Across the country, corporate wrongdoers are amending their contracts to ban individual and class action litigation. They’re also working to expand federal preemption, forced arbitration and court secrecy to preclude many suits and bury the rest.
What Public Justice Is Doing
Click the video above to hear from our Paul Bland who spoke with Mass Tort News LegalCast regarding our Access to Justice work.
Court Secrecy
We’re working to overturn overly broad secrecy orders in a substantial number of cases, establish important new precedents, and change the culture in which courts enter sealing orders without justification or even serious consideration.
Disparate Impact
We’re working to protect this avenue of relief where it has been recognized — and argue for its expansion into new areas of law.
Forced Arbitration
We’re fighting forced arbitration clauses that can still be defeated in court, and using our extensive expertise to advocate with lawyers, public interest organizations, regulators, legislators and the public about how forced arbitration is used to violate the law with impunity.
Federal Preemption
Through our litigation, we are protecting state laws that offer meaningful justice to people.
Class Action Preservation
We are combating the strategies corporations endlessly devise to deny people the right to pursue class actions and fight to expand the availability of class actions where they are necessary to provide a meaningful remedy to victims of illegal conduct.
Standing Doctrine
We are fighting barriers that keep consumers and workers from having their claims heard in court by challenging harmful interpretations of Article III standing and ensuring that the court system remains a viable path to obtaining justice.
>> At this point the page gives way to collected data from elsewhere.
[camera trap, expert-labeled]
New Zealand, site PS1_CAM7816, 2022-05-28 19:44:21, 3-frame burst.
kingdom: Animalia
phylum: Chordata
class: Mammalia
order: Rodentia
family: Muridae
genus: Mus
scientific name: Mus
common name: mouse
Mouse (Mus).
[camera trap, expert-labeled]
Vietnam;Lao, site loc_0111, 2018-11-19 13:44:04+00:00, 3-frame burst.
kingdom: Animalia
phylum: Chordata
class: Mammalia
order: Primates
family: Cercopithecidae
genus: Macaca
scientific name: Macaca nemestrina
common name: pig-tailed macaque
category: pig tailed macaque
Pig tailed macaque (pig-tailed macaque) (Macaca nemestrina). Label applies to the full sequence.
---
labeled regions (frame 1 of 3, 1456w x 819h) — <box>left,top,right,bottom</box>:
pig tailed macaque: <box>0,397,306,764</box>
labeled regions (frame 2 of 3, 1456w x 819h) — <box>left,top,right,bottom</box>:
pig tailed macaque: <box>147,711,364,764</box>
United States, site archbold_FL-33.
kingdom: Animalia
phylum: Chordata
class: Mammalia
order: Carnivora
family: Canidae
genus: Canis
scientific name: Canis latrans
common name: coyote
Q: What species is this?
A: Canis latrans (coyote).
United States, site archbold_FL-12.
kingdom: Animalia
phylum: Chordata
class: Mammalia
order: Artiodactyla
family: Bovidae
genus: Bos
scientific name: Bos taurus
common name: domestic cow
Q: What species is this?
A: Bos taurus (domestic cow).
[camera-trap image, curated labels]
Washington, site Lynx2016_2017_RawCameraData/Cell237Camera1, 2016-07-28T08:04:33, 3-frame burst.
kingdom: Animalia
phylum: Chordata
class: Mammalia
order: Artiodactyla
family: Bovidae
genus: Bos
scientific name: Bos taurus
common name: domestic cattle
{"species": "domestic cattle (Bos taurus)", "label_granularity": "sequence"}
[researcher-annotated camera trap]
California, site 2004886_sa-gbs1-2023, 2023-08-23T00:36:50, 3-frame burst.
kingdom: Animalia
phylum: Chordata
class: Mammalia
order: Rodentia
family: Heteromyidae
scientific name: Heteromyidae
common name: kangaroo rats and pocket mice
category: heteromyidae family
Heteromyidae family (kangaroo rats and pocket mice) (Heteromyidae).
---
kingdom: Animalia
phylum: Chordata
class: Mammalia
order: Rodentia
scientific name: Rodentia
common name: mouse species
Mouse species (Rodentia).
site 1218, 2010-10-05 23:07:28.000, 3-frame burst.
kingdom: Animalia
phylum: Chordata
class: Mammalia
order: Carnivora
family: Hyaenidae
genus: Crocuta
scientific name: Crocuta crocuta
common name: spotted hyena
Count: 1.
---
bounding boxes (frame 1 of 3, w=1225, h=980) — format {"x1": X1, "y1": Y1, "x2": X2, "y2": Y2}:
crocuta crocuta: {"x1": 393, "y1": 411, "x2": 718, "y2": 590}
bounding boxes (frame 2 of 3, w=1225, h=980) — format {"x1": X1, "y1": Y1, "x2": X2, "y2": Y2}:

Fighting the Incarceration and Detention Industrial Complex
We are dismantling immunity doctrines and other procedural barriers that deny incarcerated people access to justice. By making the civil justice system more accessible for incarcerated people and their families, we aim to mitigate human suffering, to make working with carceral facilities unprofitable, and to support a new vision of criminal justice that prioritizes restoration and healing over punishment and violence.